**TAREAS A REALIZAR**
1) Según el texto de lectura, si escuchar Radio París o la Pirenaica por las noches no era un ejercicio de resistencia, ¿qué era?
2) ¿Cómo se traduce al inglés esta oración del texto de lectura: «Nuestros padres fueron fascistas españoles, es decir, franquistas.»?

**TEXTO DE LECTURA**
La
memoria infiel y los tiranos
Gregorio
Morán
La
Vanguardia 14 de
Mayo de 2005
Nosotros tenemos un
problema con la historia. No sólo mi generación sino también los hijos de mi
generación. Porque nosotros no sólo no matamos al padre, como cualquier
generación que se precie, dicho sea en cruel metáfora freudiana, sino que lo
justificamos, e incluso, últimamente, lo ensalzamos. Nuestros padres fueron
fascistas españoles, es decir, franquistas. Y los que no fueron franquistas,
fueron colaboracionistas. Y los que no fueron fascistas españoles ni patriotas
colaboracionistas, ejercieron de resistentes y entonces sufrieron la represión
o la cárcel. No hay vuelta de hoja. Así son las cosas. No existe tercera vía,
ni los que se marcharon al exilio y volvieron de tapadillo e hicieron negocietes
o sobrevivieron, ni el criptoantifranquismo taciturno que los nietos posmodernos
se han inventado, ni la derrota de Catalunya y la de Euskadi como justificación
para el acomodamiento. Escuchar Radio París o la Pirenaica por las noches no
era un ejercicio de resistencia sino un paliativo. Aquí perdió la II República
Española. Y mientras no se subraye esta evidencia, que apenas si es
comprensible en los libros de historia que estudiaron nuestros hijos, ¡y no
quiero pensar los que estudiarán nuestros nietos!, podemos asistir a ejercicios
surrealistas, como la exigencia de los espurios herederos del nacionalismo vasco
y catalán que pactó con el fascismo, exigiendo al Partido Socialista en el
Gobierno que les pida perdón en nombre de España.

**FILAS EXTRAÍDAS**
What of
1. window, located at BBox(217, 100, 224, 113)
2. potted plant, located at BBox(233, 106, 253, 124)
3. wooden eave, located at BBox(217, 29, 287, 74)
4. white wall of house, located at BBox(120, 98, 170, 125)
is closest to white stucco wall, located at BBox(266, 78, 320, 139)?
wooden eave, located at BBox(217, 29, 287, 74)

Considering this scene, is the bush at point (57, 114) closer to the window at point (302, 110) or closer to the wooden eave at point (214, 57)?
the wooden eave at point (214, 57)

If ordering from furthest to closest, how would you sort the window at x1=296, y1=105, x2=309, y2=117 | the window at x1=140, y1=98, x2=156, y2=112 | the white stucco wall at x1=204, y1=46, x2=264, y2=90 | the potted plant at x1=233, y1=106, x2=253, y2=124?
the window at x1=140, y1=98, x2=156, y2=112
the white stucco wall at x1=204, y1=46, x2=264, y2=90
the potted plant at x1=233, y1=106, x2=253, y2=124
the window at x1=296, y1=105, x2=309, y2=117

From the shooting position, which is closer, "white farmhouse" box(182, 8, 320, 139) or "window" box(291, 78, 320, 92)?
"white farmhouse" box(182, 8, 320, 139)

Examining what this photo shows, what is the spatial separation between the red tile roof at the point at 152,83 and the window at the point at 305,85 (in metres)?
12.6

**LISTA DE SOLUCIONES**
1) Un paliativo.

2) Our parents were Spanish fascists, that is, Francoists.